BCA蛋白質定量試劑盒實驗原理：

堿性條件下，蛋白質分子中的肽鍵結構能與Cu2+結合生成紫色絡合物，同時將Cu2+還原為Cu+。BCA試劑可靈敏特異的與Cu+結合，形成穩定的有顏色的絡合物，562nm處有zui高的吸收值，可在540-595nm測定其吸收值，顏色的深淺與蛋白質濃度成正比，與標準曲線對比，即可計算待測蛋白的濃度。

BCA蛋白質定量試劑盒簡介：

對不同種類的蛋白質檢測的變異系數非常小，快速靈敏，穩定可靠，測定蛋白濃度不受絕大部分樣品中化學物質的影響，可以兼容樣品中高達5%的SDS，5%的Triton X-100，5%的Tween 20, 60, 80。而且在20-2000μg / mL濃度范圍內有較好的線性關系。

BCA蛋白質定量試劑盒使用說明：

1. 根據樣品數量，按50體積BCA試劑A加1體積BCA試劑B（50:1）配制適量BCA工作液，充分混勻。BCA工作液室溫下24小時內穩定。

2. *溶解蛋白標準品，取C液10微升稀釋至100微升，使終濃度為0.5mg/mL。原則上，蛋白樣品在什么溶液中，標準品應用什么溶液稀釋。
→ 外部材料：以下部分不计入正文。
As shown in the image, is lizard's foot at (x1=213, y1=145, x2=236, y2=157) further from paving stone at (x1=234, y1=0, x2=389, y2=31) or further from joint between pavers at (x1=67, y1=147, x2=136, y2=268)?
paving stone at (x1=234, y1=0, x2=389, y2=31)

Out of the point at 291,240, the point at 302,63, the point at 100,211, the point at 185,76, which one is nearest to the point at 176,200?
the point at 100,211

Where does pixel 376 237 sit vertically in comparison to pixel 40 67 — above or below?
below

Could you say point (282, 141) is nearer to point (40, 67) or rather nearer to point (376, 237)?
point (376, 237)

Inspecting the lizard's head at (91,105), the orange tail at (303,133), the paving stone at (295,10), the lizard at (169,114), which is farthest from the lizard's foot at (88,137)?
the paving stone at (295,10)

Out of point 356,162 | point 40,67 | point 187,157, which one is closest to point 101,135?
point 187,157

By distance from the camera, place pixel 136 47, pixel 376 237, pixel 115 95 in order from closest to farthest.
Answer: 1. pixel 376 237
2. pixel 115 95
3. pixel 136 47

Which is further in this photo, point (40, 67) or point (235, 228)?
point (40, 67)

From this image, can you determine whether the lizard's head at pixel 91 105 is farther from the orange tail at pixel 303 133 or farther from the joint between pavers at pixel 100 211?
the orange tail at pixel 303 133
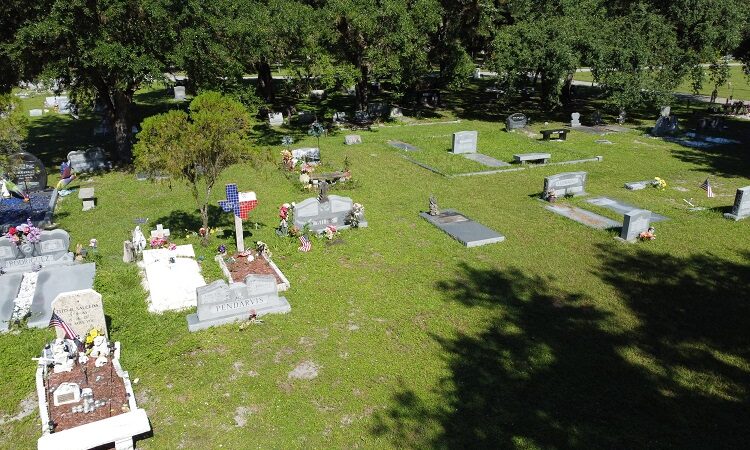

但我們強烈建議使用三蒸水稀釋標準品及樣品。

3. 標準品的稀釋：標準曲線的濃度范圍應在20-2000μg / mL之間。建議使用倍比稀釋法；建議取4~6個不同的濃度做標準曲線；建議每個濃度做2~3個復孔。

4. 蛋白樣品的稀釋：將待測蛋白樣品稀釋到標準曲線所能檢測的范圍內。在eppendorf管中對待測蛋白進行稀釋，混勻。可用溶解蛋白的液體進行稀釋，但我們建議使用三蒸水稀釋標準品。

5. 在96孔板各孔中加入200μL BCA工作液，再在每孔中分別加入已稀釋好的標準品和蛋白樣品各20μL，建議標準品做2~3個復孔。37℃放置30分鐘。

6. 測定A562nm處的吸光度值，540-595nm之間的波長也可接受。根據標準曲線計算出蛋白濃度。